Our role as providers of academic content is still critical. But it is not our only role. We are teaching our students how to be successful humans, whatever life throws at them. And we have no idea what our students might be dealing with. Rikii Gipson in San Antonio has heard from 10 of her 16 students. The ones she has not heard from do not have a phone — much less internet access. Even students lucky enough to have internet access may have connectivity issues. It is time for us to be creative! Look for ways to have the curriculum connect with students in ways that make a difference for their lives now.

Less is more: maximize the quality of the content while minimizing the stress and uncertainty for our students and their caregivers. Cristina Correa from the Rio Grande Valley reminds us that if students are assigned 15-minute videos for eight classes, they’ll need to download or access two hours of videos each day. This is a substantial burden for families who are sharing devices and/or lack access to a reliable internet connection. And don’t forget that you know your students best. Teachers know what supplies and materials students have available to them, and that is an opportunity for creativity and fun. Cristina will lead students through projects making beautiful art using Kool-Aid, makeup, and even Hot Cheeto dust.

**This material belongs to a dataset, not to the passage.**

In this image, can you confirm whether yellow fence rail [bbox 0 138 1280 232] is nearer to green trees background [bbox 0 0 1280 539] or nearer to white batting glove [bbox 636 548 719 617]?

Finally, give yourself — and your students, and their caregivers, and school administration — some grace. Virtual and distance learning are new, and we will need to adapt continuously. No one has to do this on their own. Look for resources from other teachers, both in your school and online. There are some great ideas from educators on Twitter. I’d also recommend collaborating with your students to shape online learning. My classes kicked off the week with an online discussion using Parlay to create our Zoom-room norms and expectations together.

I don’t know if Sammy will get to walk at graduation with his family cheering him on, or when Amy will reunite with her parents, or how Jorge’s family will make things work at home. But I do know that this is an opportunity to reach out, connect with others, get creative, and give our students a powerful sense of agency as we step into this new world of distance learning together.

Miriam Rodgers teaches US Government, Economics, and IB Theory of Knowledge to 11th and 12th graders at Meridian World School in Round Rock, Texas. She is a 2019–20 Teach Plus Texas Policy Fellow.